林善漫无目的地往前行走,脚下是无尽的黑暗,四周寂静无声。
这片无边无际的黑暗中,只有他一人存在。
羽毛笔悬浮在他身旁,笔尖微微闪烁,字迹浮现:【你还有什么要做的事情吗?】
“还有很多。”林善轻轻点头。
羽毛笔:【去做吧,我等你。】
“不用了。”林善却又摇了摇头,目光中带着释然,“这最后一刻,安静一点很好。”
他轻笑一声,“最强者,往往都是最孤独的,不是吗?”
羽毛笔笔尖的光芒微微暗淡,【没有力量时的无力,拥有力量时的孤寂,天平不存在绝对的公平,无论站在哪一边,另外一边都会有所缺失。】
林善的脚步微微一顿,目光落在羽毛笔那洁白的字迹上。
眼中闪过思索之色。
“力量的尽头,并非广阔自在的天堂,而是无法自拔的深渊,纵然站在巅峰,纵然能俯瞰众生,却再也无法触及众生所拥有的温度。”
林善抬起头,望向“无限”的虚空,所有维度的边界都在坍缩。
“我一直以为我身处的世界很大,重明也是这么告诉我的。”
“当初,我对祂的话深信不疑,甚至还故意按照祂话中的小世界去圈定自己的人生。”
“现在,我发现...祂错了。”
“我的世界,一直都很小,小到...只能容下我一个人。”
羽毛笔没有再回复,只是默默地跟在林善身后。
“你从什么时候认识羊皮纸的?”林善突然问。
羽毛笔:【我诞生后没多久。】
“你不知道它的身份吗?”林善又问。
羽毛笔:【无从得知。】
不知道走了多久,林善突然停下脚步,平静的说,“开始吧。”
羽毛笔:【好。
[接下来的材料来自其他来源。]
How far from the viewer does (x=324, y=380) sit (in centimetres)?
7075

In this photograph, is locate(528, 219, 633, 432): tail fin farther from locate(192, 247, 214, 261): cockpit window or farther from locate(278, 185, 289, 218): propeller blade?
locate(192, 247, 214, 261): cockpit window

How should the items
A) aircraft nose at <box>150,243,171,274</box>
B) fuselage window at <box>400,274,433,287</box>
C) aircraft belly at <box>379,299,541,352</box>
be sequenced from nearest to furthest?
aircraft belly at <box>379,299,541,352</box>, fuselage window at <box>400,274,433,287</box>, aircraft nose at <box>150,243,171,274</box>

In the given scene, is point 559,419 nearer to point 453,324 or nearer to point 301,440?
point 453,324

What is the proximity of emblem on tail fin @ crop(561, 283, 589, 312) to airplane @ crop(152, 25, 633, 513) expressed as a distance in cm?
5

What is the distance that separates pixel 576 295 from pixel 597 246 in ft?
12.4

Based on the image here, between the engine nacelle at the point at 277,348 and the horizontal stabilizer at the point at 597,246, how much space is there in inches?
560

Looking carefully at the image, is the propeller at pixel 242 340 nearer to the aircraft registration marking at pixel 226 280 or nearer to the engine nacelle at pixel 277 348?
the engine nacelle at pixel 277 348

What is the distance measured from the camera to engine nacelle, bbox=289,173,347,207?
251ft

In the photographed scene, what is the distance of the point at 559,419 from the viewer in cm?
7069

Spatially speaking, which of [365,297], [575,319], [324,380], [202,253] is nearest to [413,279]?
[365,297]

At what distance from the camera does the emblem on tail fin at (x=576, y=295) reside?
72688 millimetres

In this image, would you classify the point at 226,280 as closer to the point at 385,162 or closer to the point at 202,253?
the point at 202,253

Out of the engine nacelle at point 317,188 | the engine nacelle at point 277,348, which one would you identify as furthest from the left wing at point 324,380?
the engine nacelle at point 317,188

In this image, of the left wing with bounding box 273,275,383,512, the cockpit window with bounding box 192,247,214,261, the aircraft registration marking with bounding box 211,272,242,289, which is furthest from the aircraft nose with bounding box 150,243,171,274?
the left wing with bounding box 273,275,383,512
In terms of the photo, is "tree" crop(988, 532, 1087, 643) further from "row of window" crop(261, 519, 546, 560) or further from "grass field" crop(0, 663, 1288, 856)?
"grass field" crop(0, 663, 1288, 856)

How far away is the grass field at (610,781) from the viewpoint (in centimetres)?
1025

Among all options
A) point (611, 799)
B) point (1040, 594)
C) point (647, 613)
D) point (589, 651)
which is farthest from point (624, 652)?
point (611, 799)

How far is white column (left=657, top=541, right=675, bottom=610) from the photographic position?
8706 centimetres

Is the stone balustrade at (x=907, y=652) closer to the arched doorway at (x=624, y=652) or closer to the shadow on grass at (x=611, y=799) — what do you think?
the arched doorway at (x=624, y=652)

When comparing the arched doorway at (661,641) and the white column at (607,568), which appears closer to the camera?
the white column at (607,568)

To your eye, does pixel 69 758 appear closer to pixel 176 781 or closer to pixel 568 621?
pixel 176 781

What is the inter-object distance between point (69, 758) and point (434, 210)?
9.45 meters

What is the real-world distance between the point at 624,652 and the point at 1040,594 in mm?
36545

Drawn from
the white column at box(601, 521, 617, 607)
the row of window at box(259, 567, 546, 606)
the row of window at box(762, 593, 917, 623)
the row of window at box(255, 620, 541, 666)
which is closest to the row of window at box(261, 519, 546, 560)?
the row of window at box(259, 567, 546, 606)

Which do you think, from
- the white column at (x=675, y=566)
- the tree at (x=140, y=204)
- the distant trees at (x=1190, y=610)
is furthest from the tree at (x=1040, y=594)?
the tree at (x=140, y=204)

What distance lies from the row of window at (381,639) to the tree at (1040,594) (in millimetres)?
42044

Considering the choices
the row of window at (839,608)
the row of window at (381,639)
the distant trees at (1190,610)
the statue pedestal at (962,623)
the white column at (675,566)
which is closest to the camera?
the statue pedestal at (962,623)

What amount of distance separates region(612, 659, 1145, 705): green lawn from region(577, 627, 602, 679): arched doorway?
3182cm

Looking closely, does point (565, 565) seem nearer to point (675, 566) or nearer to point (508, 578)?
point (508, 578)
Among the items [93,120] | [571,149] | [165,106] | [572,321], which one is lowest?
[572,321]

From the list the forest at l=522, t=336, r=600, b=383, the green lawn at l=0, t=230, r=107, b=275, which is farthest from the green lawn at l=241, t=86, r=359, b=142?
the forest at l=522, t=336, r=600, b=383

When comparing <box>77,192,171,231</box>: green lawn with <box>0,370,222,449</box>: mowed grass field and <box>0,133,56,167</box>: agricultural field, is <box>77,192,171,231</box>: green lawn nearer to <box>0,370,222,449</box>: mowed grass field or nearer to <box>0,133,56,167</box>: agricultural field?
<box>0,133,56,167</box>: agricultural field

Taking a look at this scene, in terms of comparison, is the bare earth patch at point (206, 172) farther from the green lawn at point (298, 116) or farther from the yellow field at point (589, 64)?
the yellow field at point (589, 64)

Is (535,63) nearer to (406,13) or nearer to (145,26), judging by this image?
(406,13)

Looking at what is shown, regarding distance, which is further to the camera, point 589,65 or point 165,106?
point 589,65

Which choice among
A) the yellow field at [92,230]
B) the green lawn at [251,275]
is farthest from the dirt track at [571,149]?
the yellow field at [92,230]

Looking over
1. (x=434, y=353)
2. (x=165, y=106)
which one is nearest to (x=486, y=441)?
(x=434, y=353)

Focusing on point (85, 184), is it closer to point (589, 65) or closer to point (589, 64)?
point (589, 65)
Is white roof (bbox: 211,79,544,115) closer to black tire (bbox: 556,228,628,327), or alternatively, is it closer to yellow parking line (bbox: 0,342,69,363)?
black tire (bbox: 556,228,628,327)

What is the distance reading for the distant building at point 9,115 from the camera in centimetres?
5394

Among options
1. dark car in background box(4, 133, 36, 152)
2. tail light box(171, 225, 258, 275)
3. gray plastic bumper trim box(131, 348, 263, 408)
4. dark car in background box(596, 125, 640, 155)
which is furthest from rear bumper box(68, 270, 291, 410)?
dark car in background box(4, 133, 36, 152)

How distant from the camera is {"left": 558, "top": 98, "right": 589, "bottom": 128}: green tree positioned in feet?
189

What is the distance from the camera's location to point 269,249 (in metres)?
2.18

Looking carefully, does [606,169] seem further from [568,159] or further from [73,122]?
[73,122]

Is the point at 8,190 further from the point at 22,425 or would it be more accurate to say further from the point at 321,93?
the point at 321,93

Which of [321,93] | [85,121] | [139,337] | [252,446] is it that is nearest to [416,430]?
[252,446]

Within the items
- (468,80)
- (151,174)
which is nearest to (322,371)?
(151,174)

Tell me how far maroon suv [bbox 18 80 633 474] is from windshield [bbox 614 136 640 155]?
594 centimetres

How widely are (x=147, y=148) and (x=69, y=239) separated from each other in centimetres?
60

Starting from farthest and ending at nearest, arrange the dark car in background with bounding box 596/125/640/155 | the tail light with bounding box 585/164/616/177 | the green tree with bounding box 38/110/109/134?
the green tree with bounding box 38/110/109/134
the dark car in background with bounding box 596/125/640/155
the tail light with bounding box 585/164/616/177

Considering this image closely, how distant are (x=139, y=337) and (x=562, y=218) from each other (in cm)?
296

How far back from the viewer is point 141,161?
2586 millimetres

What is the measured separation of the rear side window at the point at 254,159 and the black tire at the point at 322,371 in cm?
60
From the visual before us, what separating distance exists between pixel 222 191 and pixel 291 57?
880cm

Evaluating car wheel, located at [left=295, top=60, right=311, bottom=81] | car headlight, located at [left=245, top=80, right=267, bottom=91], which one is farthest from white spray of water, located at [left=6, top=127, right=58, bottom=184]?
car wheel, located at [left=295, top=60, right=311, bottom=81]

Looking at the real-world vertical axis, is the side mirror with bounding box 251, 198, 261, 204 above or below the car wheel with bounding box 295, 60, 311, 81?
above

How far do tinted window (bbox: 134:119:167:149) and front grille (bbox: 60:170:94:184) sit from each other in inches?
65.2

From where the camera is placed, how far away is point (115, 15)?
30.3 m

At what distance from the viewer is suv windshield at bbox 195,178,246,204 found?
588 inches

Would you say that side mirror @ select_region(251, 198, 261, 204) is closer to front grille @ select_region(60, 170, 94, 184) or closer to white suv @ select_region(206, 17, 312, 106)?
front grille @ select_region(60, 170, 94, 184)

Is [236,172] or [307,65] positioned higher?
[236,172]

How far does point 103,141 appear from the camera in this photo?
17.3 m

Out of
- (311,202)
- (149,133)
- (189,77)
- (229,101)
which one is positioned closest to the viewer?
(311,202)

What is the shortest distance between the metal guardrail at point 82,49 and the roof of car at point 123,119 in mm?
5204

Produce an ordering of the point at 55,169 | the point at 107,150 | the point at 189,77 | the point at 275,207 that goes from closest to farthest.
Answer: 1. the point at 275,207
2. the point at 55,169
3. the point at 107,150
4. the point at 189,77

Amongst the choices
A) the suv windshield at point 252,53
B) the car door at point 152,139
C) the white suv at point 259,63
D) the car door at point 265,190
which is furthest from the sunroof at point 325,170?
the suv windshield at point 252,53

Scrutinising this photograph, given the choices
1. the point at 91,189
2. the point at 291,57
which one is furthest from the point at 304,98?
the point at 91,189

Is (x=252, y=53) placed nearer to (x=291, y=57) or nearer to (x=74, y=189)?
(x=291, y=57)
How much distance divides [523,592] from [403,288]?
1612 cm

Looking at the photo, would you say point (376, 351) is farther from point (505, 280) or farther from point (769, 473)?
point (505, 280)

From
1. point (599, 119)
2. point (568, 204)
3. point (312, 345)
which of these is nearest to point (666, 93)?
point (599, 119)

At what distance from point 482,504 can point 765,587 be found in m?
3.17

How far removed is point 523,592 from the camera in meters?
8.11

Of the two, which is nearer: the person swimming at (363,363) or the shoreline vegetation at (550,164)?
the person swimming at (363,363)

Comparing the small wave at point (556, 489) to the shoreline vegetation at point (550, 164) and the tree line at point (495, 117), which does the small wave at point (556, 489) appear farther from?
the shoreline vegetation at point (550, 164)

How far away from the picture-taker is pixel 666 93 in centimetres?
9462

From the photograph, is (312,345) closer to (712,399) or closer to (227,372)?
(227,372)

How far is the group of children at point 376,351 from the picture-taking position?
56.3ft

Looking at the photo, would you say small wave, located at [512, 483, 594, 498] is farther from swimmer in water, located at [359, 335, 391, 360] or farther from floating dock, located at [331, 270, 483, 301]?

】
下一刻,虚空骤然震动。
羽毛笔的笔尖微微一顿。
洁白的荧光逐渐熄灭。
它的身影轻轻飘落,如同一片普通的羽毛,缓缓坠入无尽的黑暗中。
与此同时,虚空的尽头,一道虚幻的历史长河汹涌而出。
那长河并非由水组成,而是由无数璀璨的光点汇聚而成。
每一个光点都代表着一个瞬间、一段历史、一片世界。
它们如同星辰般闪烁,交织成一条奔腾不息的光之河流,无声地讲述着虚空从诞生到结束的全部故事。
长河的雄伟壮阔无法用任何已知的文字形容。
它蜿蜒盘旋,横跨在无限的维度。
无限条分支从主干中流出,密密麻麻地沿着不同的维度纵横交错,如同虚空的骨,默默地支撑着虚空。
某一刻,不断坠落的羽毛笔化作一道璀璨的光芒,融入长河的主干之中。
随着羽毛笔的融入,长河的骨架开始扩展。
整个虚空都在长河的扩张下开始震颤。
历史长河的每一条分支都在无限的延伸并分枝,沿着虚空的尽头不断的蔓延,几乎要将虚空撑爆。